State park staff patrols and maintains the park along a web of old ranch roads. With proper authorization, park staff grants permission to use these roads for volunteer-led programs. The Pine Ridge Association, Coe Park’s cooperating association, recently began offering springtime guided backpack trips into the remote eastern portions of the park that take advantage of access along these roads.
On a bright mid-April Saturday morning, I joined fourteen backpackers at the Bell’s Station five miles past Casa de Fruta on Highway 152 below Pacheco Pass. After a 12-mile dirt road ride, we parked at the Orestimba Corral, a spot many miles from park headquarters. If you are familiar with the rugged steeply-corrugated topography in the western part of the park, you would be pleasantly surprised by this gentle rolling terrain. It just seems to beckon.

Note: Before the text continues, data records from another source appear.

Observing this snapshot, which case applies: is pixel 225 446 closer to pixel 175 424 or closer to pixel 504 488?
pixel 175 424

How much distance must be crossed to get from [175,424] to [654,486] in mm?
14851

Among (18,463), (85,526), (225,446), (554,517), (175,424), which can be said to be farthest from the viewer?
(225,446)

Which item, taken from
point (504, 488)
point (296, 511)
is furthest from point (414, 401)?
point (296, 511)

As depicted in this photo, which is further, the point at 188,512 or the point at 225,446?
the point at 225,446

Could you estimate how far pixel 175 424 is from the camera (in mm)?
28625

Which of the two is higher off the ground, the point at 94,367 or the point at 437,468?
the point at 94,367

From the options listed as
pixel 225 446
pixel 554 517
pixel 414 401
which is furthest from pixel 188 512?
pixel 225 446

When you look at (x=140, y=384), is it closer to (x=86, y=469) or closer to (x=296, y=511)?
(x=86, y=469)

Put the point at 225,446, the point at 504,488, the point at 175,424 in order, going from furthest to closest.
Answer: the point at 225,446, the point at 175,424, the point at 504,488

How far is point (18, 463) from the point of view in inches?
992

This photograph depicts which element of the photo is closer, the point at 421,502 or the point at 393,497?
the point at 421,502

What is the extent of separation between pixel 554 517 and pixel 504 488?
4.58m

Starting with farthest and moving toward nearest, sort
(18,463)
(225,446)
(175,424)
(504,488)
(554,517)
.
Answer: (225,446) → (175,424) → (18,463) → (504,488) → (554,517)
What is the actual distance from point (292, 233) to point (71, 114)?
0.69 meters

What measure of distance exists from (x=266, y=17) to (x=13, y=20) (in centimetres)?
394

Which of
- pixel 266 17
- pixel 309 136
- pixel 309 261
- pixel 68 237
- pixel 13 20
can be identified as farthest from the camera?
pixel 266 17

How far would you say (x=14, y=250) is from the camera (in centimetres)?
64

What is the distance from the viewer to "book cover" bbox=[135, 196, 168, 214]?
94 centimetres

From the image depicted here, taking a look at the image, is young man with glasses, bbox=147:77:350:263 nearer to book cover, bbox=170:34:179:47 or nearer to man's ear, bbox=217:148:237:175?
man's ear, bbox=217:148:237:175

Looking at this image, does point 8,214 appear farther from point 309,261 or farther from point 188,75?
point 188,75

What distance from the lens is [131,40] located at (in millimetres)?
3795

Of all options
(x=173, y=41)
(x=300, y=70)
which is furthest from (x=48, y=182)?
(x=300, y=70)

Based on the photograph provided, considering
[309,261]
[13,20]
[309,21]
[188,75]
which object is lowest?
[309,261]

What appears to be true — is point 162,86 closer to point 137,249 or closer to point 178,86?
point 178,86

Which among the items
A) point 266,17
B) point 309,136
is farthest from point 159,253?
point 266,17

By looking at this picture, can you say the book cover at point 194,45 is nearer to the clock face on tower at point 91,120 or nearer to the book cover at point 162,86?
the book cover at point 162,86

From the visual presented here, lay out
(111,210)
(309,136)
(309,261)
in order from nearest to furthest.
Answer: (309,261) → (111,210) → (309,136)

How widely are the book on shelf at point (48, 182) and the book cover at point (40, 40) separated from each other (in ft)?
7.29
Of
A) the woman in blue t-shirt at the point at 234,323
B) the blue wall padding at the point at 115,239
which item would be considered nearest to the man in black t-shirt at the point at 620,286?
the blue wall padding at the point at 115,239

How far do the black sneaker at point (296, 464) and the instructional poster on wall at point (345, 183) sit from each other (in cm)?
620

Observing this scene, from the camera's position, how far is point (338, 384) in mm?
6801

A friend once told me that if you see a large creekside rock outcrop that looks like a pleasant place to linger, stop and take a closer look. We had barely shouldered our packs when we came upon just such a rock. As my friend told me to expect, acorn grinding holes in the rock showed that this beautiful spot had the same appeal to the original residents hundreds of years ago. It was easy to imagine the lively laughter and chatter among the women grinding acorns here so long ago.
Down the Orestimba Trail, we wound through a bright blue oak savannah. Beneath the open canopy was a sun-dappled hillside colored with delphiniums, onions, Chinese houses, Ithuriel’s spears, purple owl’s clover, and on and on.

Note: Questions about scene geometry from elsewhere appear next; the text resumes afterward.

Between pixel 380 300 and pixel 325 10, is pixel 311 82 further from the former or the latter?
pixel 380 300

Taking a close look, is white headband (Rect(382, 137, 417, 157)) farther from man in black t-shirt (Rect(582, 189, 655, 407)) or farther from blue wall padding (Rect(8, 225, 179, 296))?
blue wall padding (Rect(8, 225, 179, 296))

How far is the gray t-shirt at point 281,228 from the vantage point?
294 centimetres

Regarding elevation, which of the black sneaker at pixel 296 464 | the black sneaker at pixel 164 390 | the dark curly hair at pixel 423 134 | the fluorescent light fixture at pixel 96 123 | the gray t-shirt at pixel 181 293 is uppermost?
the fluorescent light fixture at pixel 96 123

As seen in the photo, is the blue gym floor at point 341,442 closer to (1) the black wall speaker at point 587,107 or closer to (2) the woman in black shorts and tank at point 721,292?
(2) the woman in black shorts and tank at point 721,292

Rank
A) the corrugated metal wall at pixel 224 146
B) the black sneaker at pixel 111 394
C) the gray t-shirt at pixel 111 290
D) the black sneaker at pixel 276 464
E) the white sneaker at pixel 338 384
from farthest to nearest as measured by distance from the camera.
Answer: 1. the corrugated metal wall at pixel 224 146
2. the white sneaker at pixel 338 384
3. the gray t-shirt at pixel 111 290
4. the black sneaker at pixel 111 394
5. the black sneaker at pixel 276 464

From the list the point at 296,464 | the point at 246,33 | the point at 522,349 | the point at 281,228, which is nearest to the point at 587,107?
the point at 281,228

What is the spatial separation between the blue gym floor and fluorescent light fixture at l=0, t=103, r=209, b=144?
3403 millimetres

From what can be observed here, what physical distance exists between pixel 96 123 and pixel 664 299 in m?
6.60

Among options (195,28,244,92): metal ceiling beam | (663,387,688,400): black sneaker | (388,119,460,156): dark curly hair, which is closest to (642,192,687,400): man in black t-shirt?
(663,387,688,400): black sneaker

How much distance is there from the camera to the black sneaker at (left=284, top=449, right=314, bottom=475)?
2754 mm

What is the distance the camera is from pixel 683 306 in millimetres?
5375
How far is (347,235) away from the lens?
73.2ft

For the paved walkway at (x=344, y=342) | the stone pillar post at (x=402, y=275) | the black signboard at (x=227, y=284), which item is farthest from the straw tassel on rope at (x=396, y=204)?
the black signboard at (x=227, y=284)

By lunch time, we reached our campsite, dropped our heavy loads and continued downstream with light daypacks. After a couple more miles of pleasant walking, we stood in a vast open area beneath the Rooster Comb, a rim of rock that traces the ridge above. A few of us climbed to the base of the rock to an old mine shaft unofficially called Two-Second Shaft—the time it takes a dropped rock to hit bottom.
Back at camp, resting after the day’s effort, we looked from our campsite across the wide channel of Orestimba Creek, the sunlight growing ever warmer as dusk approached. A more idyllic setting would be hard to imagine.
There will be more Coe Outings backpack trips next spring.